Problem to work on — This calls for a word-for-word copy of all the data, with each picture removed.

*** Block opens ***

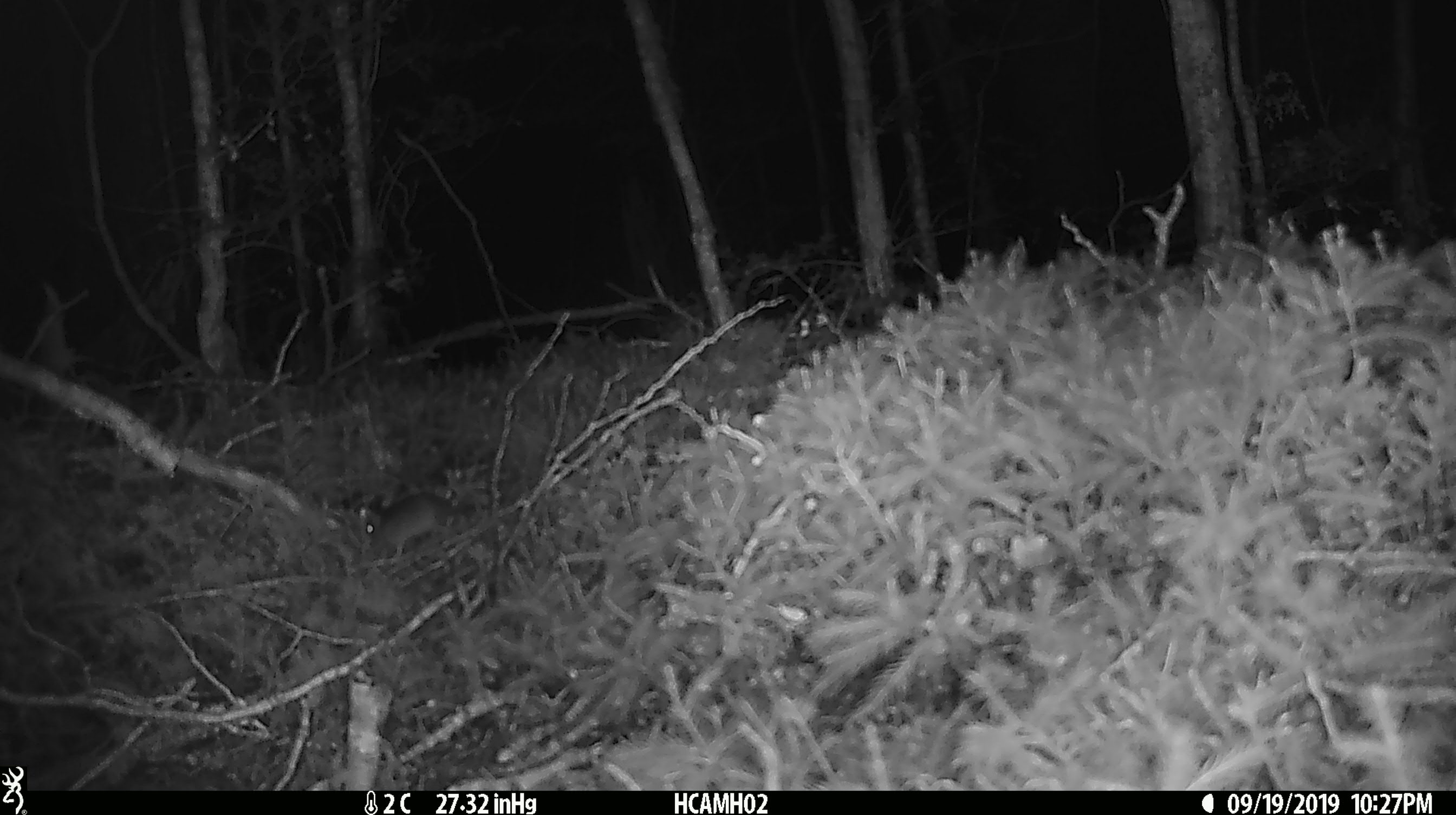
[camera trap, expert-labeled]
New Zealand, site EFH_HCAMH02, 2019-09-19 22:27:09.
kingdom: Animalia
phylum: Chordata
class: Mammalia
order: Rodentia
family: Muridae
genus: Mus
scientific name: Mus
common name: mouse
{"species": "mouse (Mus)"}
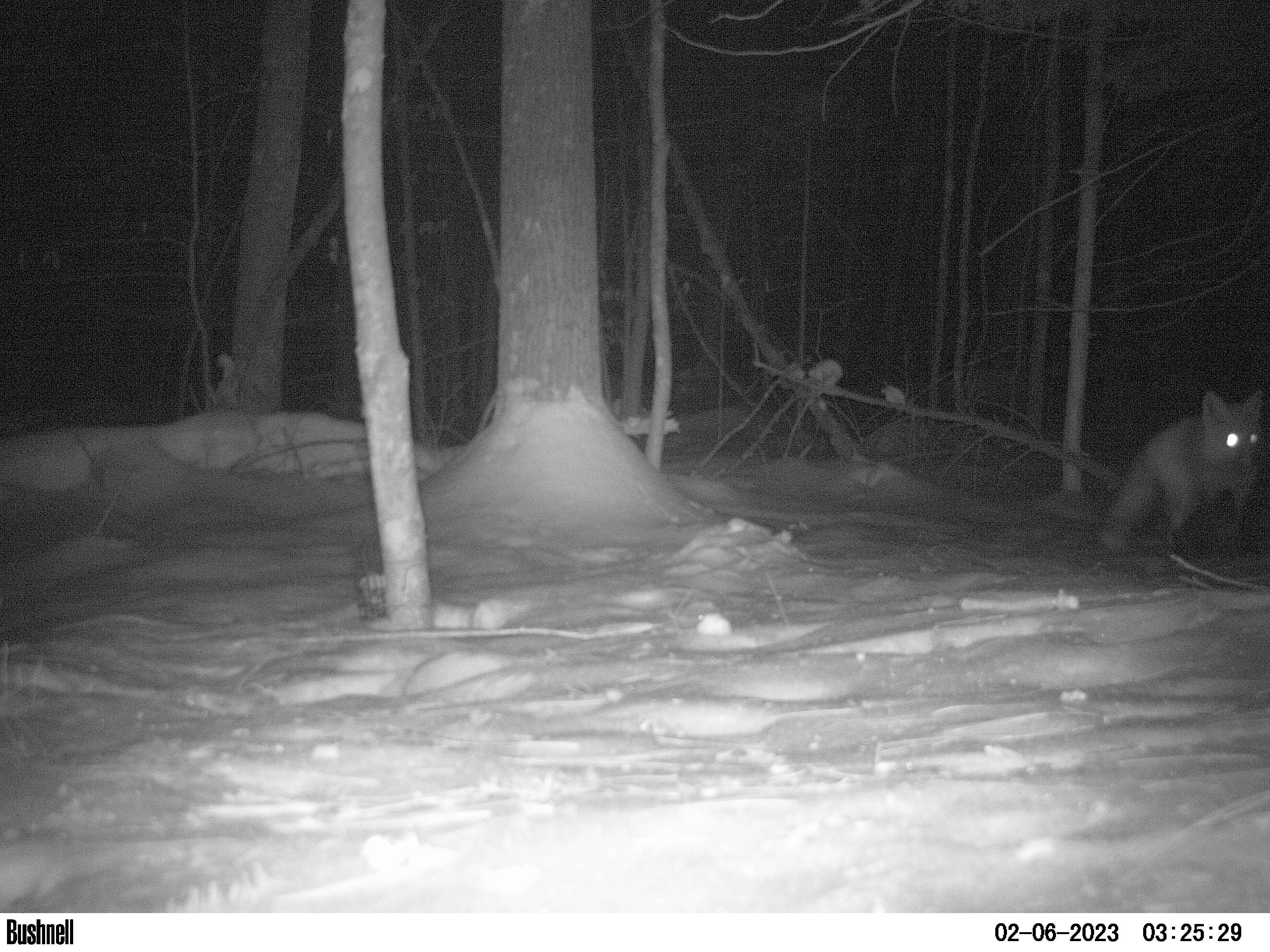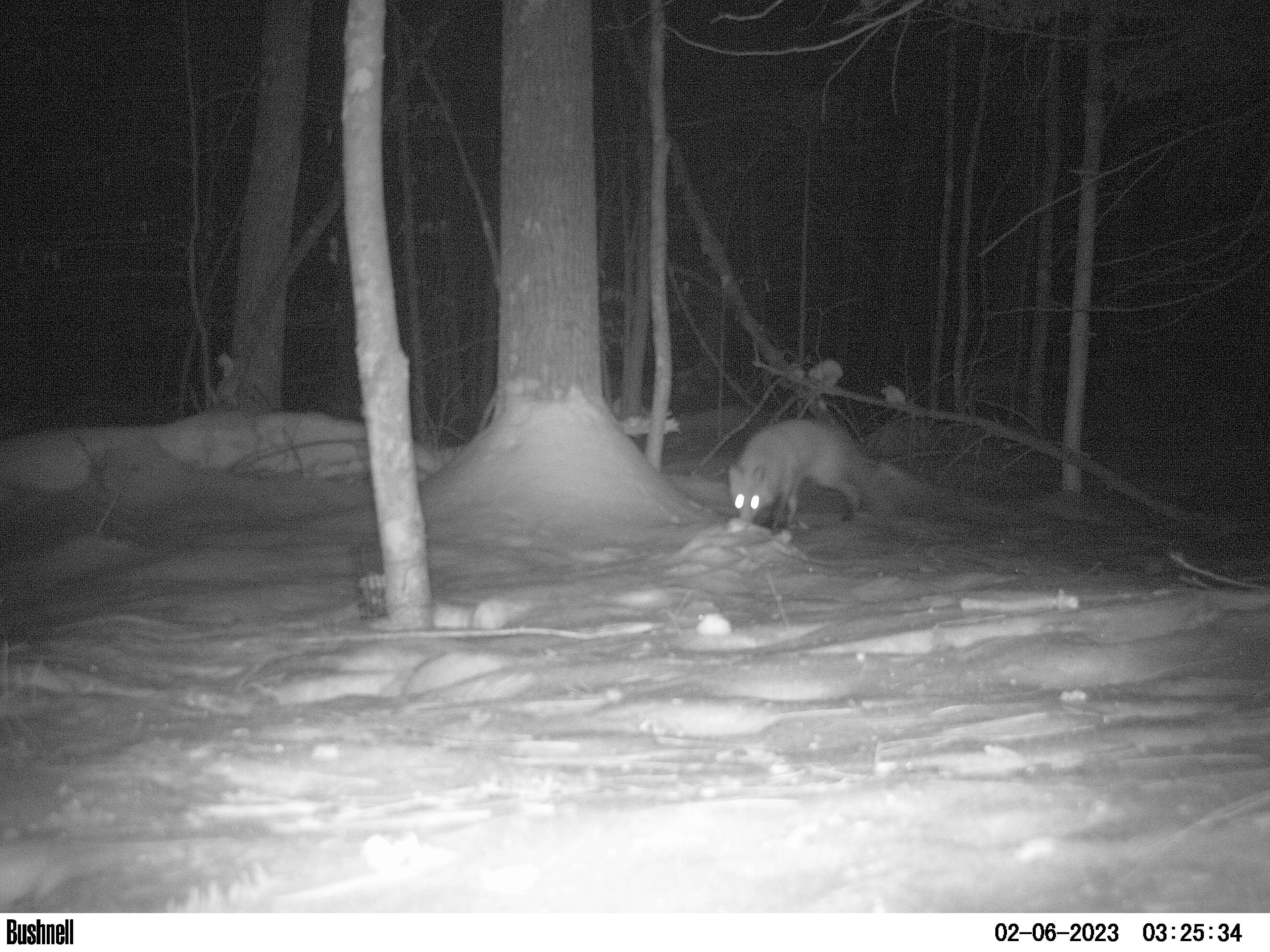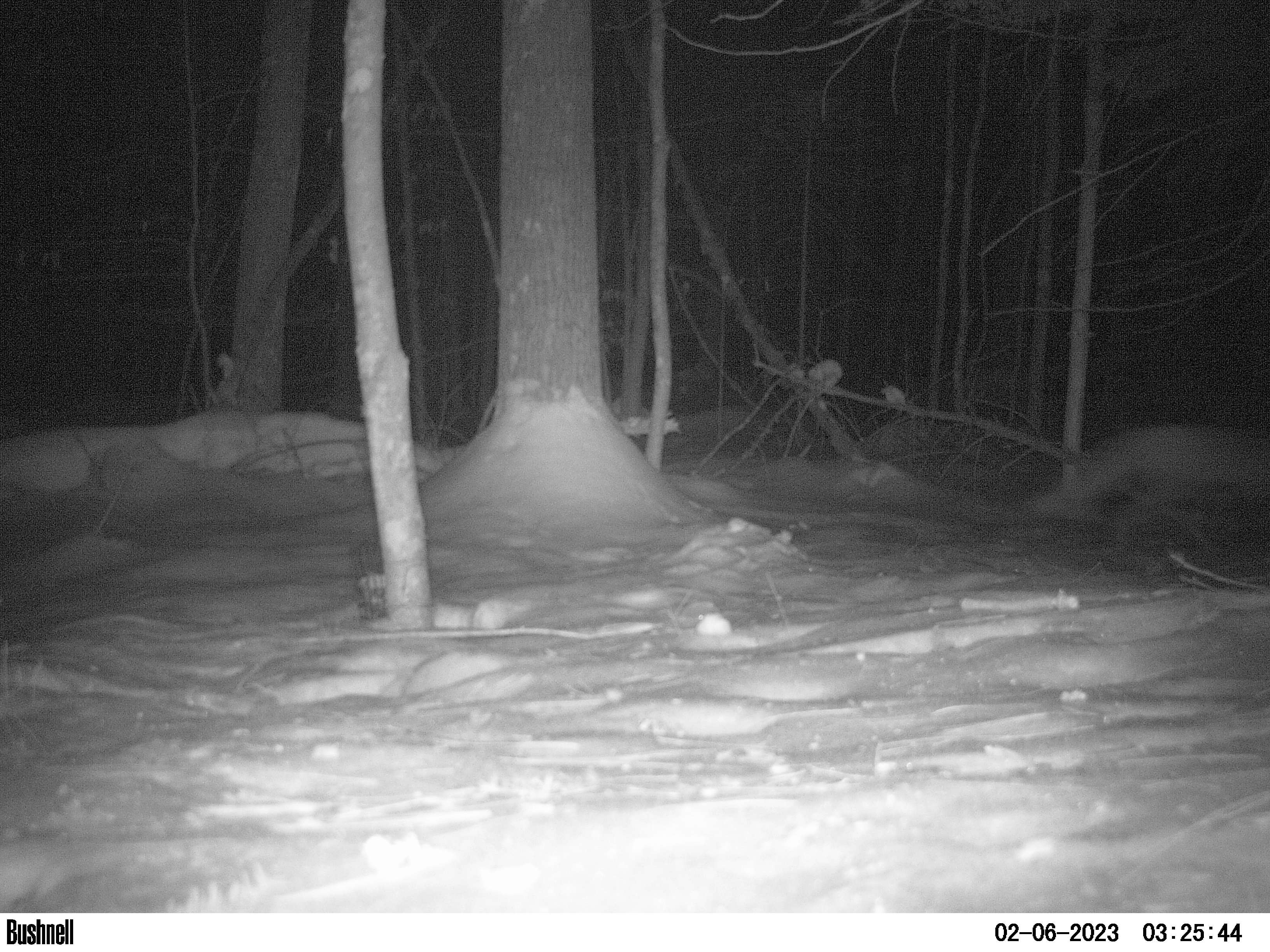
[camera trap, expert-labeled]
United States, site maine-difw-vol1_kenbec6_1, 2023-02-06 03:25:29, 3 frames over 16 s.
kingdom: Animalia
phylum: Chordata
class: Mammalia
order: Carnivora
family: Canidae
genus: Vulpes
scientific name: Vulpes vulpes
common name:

*** Block closes ***

Answer box —
[camera trap, expert-labeled]
New Zealand, site EFH_HCAMH02, 2019-09-19 22:27:09.
kingdom: Animalia
phylum: Chordata
class: Mammalia
order: Rodentia
family: Muridae
genus: Mus
scientific name: Mus
common name: mouse
{"species": "mouse (Mus)"}
[camera trap, expert-labeled]
United States, site maine-difw-vol1_kenbec6_1, 2023-02-06 03:25:29, 3 frames over 16 s.
kingdom: Animalia
phylum: Chordata
class: Mammalia
order: Carnivora
family: Canidae
genus: Vulpes
scientific name: Vulpes vulpes
common name:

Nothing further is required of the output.